Kutipan Halaman
....

Hasil Survei Setujui Jaksa Agung Dicopot, Pengamat Justru Nilai Kinerjanya Masih On The Track
Pengamat kebijakan publik menilai kinerja Jaksa Agung masih on the track meski mendapat survei tinggi untuk dicopot.
Penulis:
Inza Maliana
Editor:
Facundo Chrysnha Pradipha
Sebelumnya diberitakan Tribunnews, Lembaga Survei KedaiKOPI melakukan survei opini publik tentang kinerja lembaga penuntutan di negeri ini, menyusul beberapa kasus penegakan hukum yang sempat mencuat dan menjadi viral akhir-akhir ini.
Direktur Eksekutif Lembaga Survei KedaiKOPI, Kunto Adi Wibowo mengatakan hasil survei tersebut mengungkapkan bahwa masih terjadi disparitas (ketimpangan perlakuan) penegakan hukum dan penanganan perkara yang dilakukan oleh institusi Kejaksaan pada kasus-kasus tertentu.

....

Instruksi Kerja 1
Kutip dari kutipan halaman tentang survei Jaksa Agung bagian antara "Hasil Survei Setujui" dan "viral akhir-akhir ini.", termasuk kedua ujungnya.
Instruksi Kerja 2
Tentukan apakah tiap pernyataan berikut sesuai dengan kutipan halaman, jawab ya atau tidak, dan sertakan kata-kata penentunya dari kutipan itu persis:
(a) Lembaga Survei KedaiKOPI menyurvei opini publik tentang kinerja lembaga penuntutan.
(b) Kunto Adi Wibowo adalah editor berita tersebut.
(c) Pengamat kebijakan publik menilai kinerja Jaksa Agung sudah keluar jalur.

....

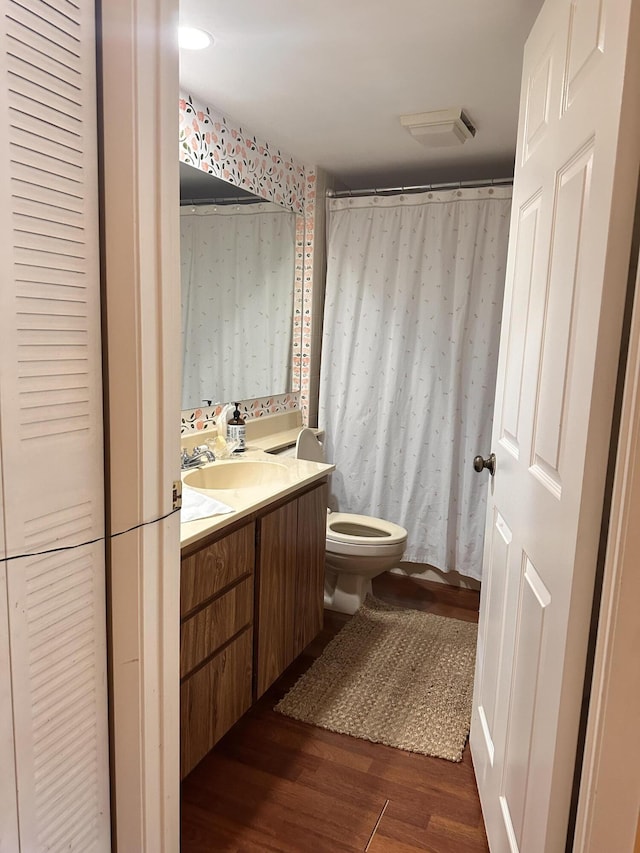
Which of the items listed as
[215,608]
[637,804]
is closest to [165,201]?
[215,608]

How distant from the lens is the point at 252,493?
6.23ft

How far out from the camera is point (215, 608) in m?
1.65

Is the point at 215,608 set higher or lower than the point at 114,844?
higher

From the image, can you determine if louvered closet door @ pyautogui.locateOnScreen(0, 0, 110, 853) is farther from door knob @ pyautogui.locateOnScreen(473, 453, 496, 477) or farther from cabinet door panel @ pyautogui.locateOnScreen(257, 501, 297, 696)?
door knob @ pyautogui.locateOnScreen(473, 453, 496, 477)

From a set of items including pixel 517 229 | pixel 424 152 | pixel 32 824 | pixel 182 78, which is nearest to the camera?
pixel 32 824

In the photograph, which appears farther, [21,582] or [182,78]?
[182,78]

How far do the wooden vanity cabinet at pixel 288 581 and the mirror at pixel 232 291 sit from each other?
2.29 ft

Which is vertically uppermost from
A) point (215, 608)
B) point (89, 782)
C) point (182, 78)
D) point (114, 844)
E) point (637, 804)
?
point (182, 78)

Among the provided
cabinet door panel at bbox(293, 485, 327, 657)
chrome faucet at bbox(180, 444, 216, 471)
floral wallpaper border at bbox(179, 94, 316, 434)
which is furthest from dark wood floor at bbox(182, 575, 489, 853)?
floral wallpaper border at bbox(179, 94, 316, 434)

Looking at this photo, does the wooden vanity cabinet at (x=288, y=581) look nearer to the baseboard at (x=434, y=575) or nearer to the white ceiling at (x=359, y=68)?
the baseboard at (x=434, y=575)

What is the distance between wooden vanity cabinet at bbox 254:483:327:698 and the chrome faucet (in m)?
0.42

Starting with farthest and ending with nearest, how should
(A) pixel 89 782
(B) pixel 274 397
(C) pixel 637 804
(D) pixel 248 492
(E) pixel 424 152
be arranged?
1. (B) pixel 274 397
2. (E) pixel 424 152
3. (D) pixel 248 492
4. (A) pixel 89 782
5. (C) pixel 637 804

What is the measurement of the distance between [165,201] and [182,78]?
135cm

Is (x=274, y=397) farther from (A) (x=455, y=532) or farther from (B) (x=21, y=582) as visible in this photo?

....

Hasil Tugas 1
Hasil Survei Setujui Jaksa Agung Dicopot, Pengamat Justru Nilai Kinerjanya Masih On The Track
Pengamat kebijakan publik menilai kinerja Jaksa Agung masih on the track meski mendapat survei tinggi untuk dicopot.
Penulis:
Inza Maliana
Editor:
Facundo Chrysnha Pradipha
Sebelumnya diberitakan Tribunnews, Lembaga Survei KedaiKOPI melakukan survei opini publik tentang kinerja lembaga penuntutan di negeri ini, menyusul beberapa kasus penegakan hukum yang sempat mencuat dan menjadi viral akhir-akhir ini.

Hasil Tugas 2
(a) Ya: "Lembaga Survei KedaiKOPI melakukan survei opini publik tentang kinerja lembaga penuntutan di negeri ini"
(b) Tidak: "Direktur Eksekutif Lembaga Survei KedaiKOPI, Kunto Adi Wibowo"
(c) Tidak: "Pengamat kebijakan publik menilai kinerja Jaksa Agung masih on the track"